Colonel Naylor took the envelope, extracted a single sheet of paper from it, read it, and handed it to Colonel Castillo.
TOP SECRET
WASH DC 0010 9 JUN 2007
FROM SEC STATE
LT COL A.B. NAYLOR, JR
US EMBASSY MONTEVIDEO
REFERENCE YOUR SITREP #2
INFORM CGC POTUS AGREEABLE TO TERMS WITH FOLLOWING CAVEATS:
— 1- REPORTS TO POTUS WILL BE ON A TWO-DAY REPEAT TWO-DAY BASIS NOT REPEAT NOT TWO-WEEK SCHEDULE
— 2- DO NOT BEGIN ANY TRAVEL UNTIL MR. ROSCOE J. DANTON JOINS YOUR PARTY; HE WILL GO WHEREVER YOU GO
COHEN, SEC STATE
TOP SECRET
Castillo read the message and handed it to Mr. Leverette.
“Well, Uncle Remus, now we know what she told us on the CaseyBerry last night,” he said. “But not what this business about Roscoe is all about.”
“I’m sure he will tell us when he gets here,” Leverette said.
“And I’m sure someone is going to tell me what this Southern Cone meeting of the NAACP is all about,” C. Gregory Damon said.
“We really don’t want that word to get out in the State Department, Greg,” Castillo said. “And since you’ve put on those striped pants and thus abandoned your friends in the special ops community…”
“With all possible respect, Colonel, sir,” Mr. Damon said, and gave Castillo the finger.
“We have returned to where it all began to start again,” Castillo said, “for a period not to exceed ninety days. I’m on a recruiting mission. Are you interested?”

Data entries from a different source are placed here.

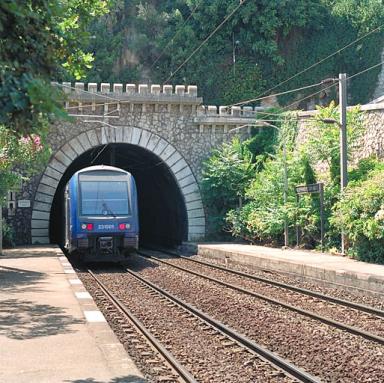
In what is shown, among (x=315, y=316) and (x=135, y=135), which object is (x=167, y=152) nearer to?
(x=135, y=135)

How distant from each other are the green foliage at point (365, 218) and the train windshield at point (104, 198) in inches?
248

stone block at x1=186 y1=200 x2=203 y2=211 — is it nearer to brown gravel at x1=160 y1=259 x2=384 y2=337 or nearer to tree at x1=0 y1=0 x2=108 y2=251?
brown gravel at x1=160 y1=259 x2=384 y2=337

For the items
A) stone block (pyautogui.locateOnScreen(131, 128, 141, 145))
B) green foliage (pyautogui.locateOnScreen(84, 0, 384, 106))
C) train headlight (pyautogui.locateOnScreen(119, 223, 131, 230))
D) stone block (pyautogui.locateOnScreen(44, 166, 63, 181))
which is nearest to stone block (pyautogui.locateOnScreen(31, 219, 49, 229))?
stone block (pyautogui.locateOnScreen(44, 166, 63, 181))

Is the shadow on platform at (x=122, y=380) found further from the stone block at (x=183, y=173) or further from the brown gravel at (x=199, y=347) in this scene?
the stone block at (x=183, y=173)

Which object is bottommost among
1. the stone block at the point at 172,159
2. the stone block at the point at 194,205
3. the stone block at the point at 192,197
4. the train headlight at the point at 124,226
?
the train headlight at the point at 124,226

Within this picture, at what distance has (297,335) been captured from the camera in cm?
922

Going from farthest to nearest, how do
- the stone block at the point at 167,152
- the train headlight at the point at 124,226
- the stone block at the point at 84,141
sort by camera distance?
the stone block at the point at 167,152, the stone block at the point at 84,141, the train headlight at the point at 124,226

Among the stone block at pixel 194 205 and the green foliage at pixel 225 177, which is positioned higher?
the green foliage at pixel 225 177

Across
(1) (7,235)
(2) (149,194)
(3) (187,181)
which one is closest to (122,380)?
(1) (7,235)

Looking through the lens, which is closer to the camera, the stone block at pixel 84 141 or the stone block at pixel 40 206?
the stone block at pixel 40 206

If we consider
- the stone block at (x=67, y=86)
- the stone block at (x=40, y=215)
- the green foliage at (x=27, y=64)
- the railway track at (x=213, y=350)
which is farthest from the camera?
the stone block at (x=40, y=215)

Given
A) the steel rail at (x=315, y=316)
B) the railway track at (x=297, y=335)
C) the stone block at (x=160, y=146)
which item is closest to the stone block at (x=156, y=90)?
the stone block at (x=160, y=146)

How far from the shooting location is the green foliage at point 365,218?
16391 mm

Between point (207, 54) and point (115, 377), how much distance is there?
37331 millimetres
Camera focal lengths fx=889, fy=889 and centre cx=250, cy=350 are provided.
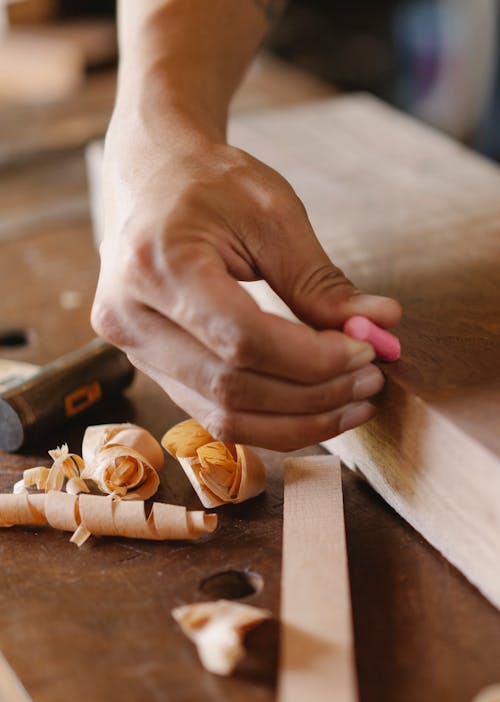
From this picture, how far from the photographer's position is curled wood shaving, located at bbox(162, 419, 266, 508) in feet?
2.97

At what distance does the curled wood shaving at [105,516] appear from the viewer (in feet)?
2.80

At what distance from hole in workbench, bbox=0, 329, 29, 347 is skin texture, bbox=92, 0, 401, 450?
1.38ft

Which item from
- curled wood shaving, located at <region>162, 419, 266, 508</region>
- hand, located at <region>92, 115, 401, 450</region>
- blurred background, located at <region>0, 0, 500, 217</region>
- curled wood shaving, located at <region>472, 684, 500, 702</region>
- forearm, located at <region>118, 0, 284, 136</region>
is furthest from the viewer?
blurred background, located at <region>0, 0, 500, 217</region>

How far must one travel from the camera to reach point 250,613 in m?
0.74

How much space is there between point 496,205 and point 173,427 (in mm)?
597

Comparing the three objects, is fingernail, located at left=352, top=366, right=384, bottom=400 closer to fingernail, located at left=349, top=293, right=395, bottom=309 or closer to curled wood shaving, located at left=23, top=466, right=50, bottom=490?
fingernail, located at left=349, top=293, right=395, bottom=309

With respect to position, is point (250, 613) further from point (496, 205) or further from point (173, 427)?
point (496, 205)

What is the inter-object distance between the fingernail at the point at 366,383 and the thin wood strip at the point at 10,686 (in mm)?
378

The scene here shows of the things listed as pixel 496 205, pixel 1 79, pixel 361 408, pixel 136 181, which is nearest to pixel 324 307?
pixel 361 408

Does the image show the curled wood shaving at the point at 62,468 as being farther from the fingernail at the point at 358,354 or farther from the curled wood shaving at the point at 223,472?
the fingernail at the point at 358,354

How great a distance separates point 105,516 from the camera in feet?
2.83

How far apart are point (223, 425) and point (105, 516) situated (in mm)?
152

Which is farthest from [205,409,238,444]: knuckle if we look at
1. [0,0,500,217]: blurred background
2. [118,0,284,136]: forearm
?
[0,0,500,217]: blurred background

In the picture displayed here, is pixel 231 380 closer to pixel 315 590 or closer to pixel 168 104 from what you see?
pixel 315 590
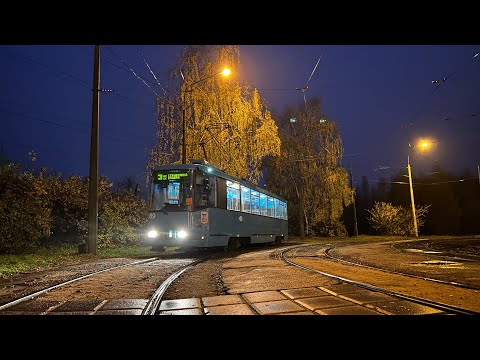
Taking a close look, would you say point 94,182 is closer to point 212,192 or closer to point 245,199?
point 212,192

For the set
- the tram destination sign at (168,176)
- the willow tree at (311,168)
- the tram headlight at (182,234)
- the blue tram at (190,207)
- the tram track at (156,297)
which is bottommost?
the tram track at (156,297)

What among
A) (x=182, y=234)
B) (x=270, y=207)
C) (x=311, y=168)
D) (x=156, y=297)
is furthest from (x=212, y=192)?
(x=311, y=168)

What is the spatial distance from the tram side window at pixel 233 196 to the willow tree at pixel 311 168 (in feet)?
70.9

“Hell no, I’m not interested. You’ve recruited me before, and every time I went along, people tried to kill me. And what do you mean, ‘where it all began’?”
“If I told you, Greg, I’d have to kill you,” Castillo said. “You know about the rule.”
Leverette shook his head.
“Remember,” he said, “when Jack the Stack Masterson got kidnapped and then whacked?”

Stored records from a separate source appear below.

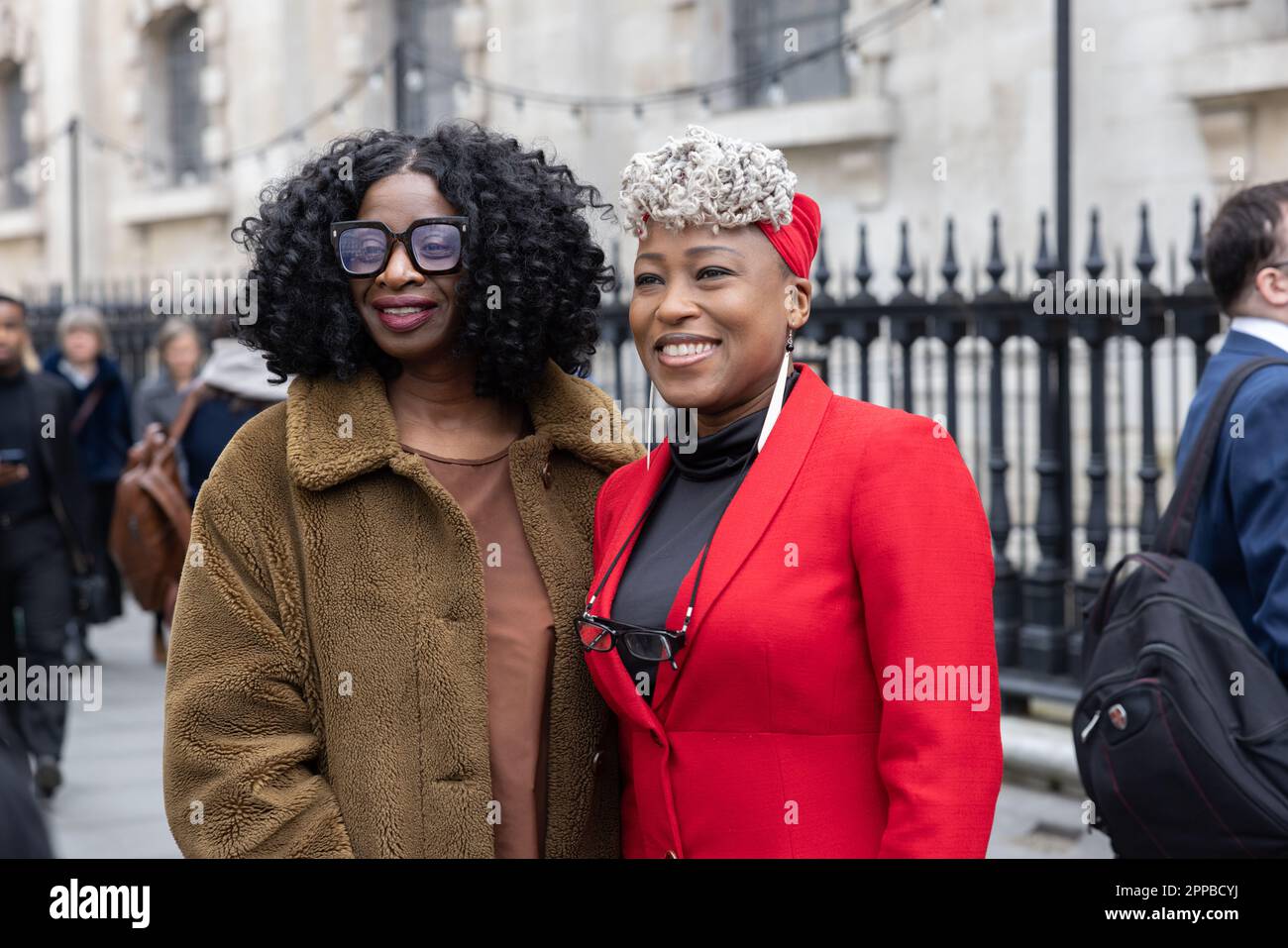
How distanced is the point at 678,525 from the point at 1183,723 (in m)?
1.15

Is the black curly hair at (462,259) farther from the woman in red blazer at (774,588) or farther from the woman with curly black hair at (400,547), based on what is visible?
the woman in red blazer at (774,588)

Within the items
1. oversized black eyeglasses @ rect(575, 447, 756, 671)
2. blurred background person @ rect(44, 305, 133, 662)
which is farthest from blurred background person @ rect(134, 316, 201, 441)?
oversized black eyeglasses @ rect(575, 447, 756, 671)

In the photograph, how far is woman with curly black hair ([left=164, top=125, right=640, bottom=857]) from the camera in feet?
7.39

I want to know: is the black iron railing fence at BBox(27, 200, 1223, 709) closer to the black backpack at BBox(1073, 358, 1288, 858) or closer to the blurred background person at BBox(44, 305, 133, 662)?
the black backpack at BBox(1073, 358, 1288, 858)

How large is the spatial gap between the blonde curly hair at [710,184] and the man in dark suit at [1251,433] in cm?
128

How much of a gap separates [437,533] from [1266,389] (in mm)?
1719

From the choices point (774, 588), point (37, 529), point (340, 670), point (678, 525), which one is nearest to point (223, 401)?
point (37, 529)

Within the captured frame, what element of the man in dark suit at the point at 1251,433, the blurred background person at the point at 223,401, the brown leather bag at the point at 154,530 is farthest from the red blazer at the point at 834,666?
the brown leather bag at the point at 154,530

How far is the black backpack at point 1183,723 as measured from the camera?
108 inches

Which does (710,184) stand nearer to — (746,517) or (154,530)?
(746,517)

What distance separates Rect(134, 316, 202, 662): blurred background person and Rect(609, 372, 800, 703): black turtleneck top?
654cm

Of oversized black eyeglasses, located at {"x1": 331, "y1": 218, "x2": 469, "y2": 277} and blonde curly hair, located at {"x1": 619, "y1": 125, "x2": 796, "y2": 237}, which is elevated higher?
blonde curly hair, located at {"x1": 619, "y1": 125, "x2": 796, "y2": 237}
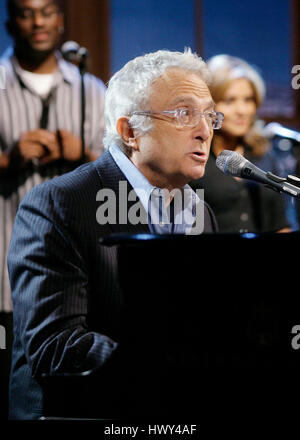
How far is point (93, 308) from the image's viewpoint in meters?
1.81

Damon nodded. “You and I were in Afghanistan.”
“And Charley and Dick here had just left Afghanistan, Dick on a medical evacuation flight — he’d dumped his bird — and Charley under something of a cloud for stealing a bird and going to pick him up where he’d dumped the bird and after he’d been given a direct order not to try it.”
“I heard about that,” Damon said.
“McNab saved his ass by getting him assigned to the head of Homeland Security in Washington as an interpreter and canapé passer.”
“I hadn’t heard that.”
“Did you know that Jack the Stack was Ambassador Lorimer’s son-in-law?” Leverette asked.